◆ **Exercises**:
1) In the blog post about the Canada trip, list each thing the writer had to do on Wednesday.
2) Carry on the blog post about the Canada trip from the point where it stops.

──────── Text block ────────

Saturday, July 26, 2008

Recap of Canada

I should have posted this one before the last post - but I'm killing time on the shuttle and might as well post an update about my trip to Canada last week. I went to the yearly AAPT (American Association of Physics Teachers) summer conference and the PERC (Physics Education Research Conference) that occurs immediately after it each summer. The conference is always invigorating, as I get to talk to a lot of people, learn about different projects, network, and come home with great new ideas and inspiration. People are always really supportive about what I'm doing and what I've accomplished and seem genuinly interested in seeing what we find next, so I always am pumped to work even harder when I get home from

For this particular conference, I went two days early and attended 12 hours of workshops on how to teach the curriculum that I'm interested in starting to use in my classroom. I was already tired by the time the conference started, but I met a nice local high school teacher and got to see a bit more of the city over the weekend. I also took a great walk along the river (the Edmonton River Valley) which was quite pretty.

The first conference ran from Sunday evening to Wed afternoon, with the second one running from Wed evening to Thursday evening. I only had one poster on Monday, nothing on Tuesday (though I was busy all day with networking and attending talks), but on Wed, I had to give a talk, a poster, and be on a panel discussion! Then on Thursday I presented a poster in a focused session that ran two times for a total of 3 hours. It was quite a lot of work all in one 26 hour chunk. Needless to say I was happy to return home - and very tired when I did!!

──────── Information supplied ────────

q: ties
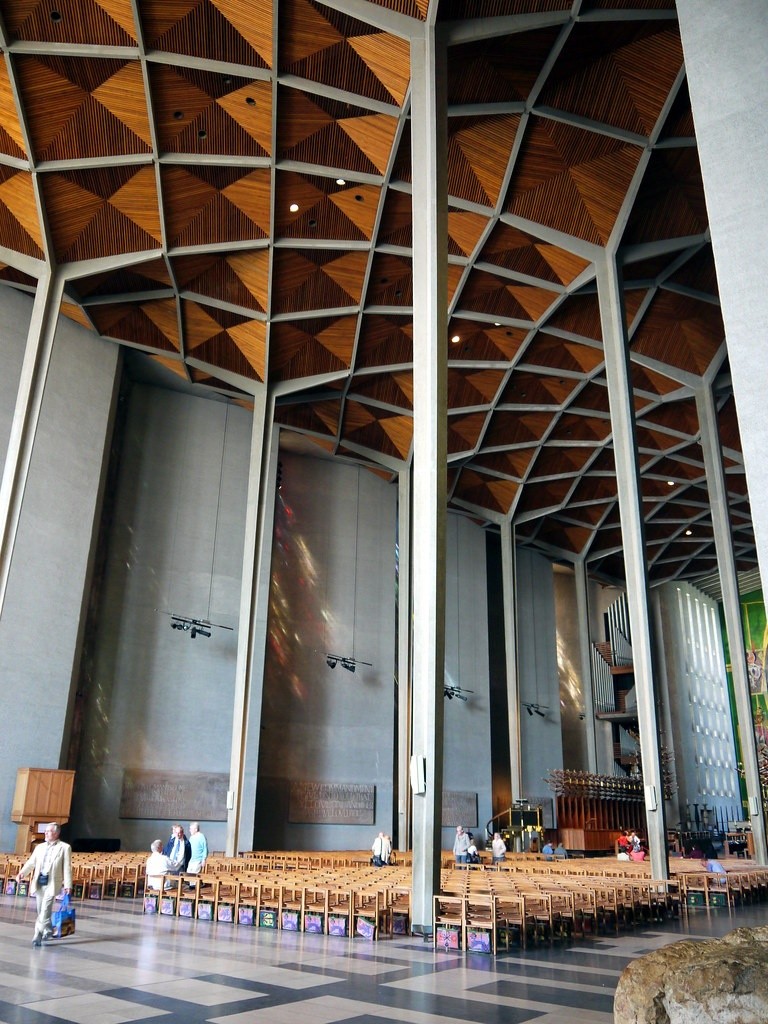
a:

────────
──────── Information supplied ────────

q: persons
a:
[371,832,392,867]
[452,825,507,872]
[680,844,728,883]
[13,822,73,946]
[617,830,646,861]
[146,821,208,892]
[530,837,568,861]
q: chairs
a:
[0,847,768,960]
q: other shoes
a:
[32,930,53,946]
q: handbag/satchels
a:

────────
──────── Information supplied ────────

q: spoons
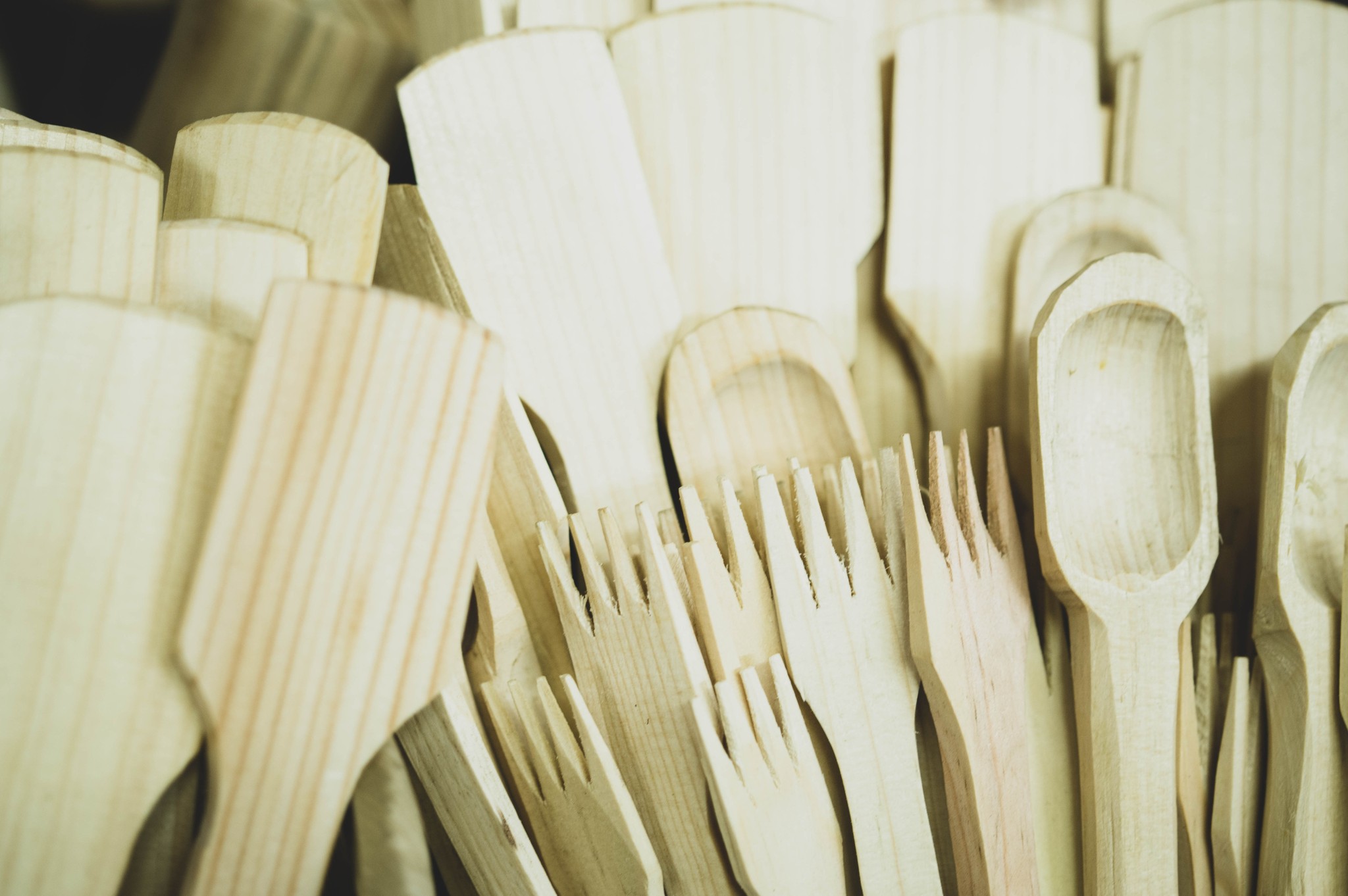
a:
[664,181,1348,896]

────────

◆ **The answers**:
1)
- Give a talk
- Present a poster
- Be on a panel discussion

2)
I must say, though, it was very nice to be attending the conference as someone who has a job and goals at my institution, such that presenting at the conference is not the "end-all" but merely a nice stop along the way. I had things prepared in advance, and was not very stressed during the conference. I was a bit nervous for my talk because I was giving a talk on why more rigorous research methods are needed for studying "writing to learn" (which was my thesis topic), and two of the people whose results I criticized strongly in my thesis were in the same session as me. I have no idea if they have seen my thesis, or were even paying attention to my talk... I think my talk went very well, and the session chair seemed very interested in my work - so hopefully I'm going in the right direction...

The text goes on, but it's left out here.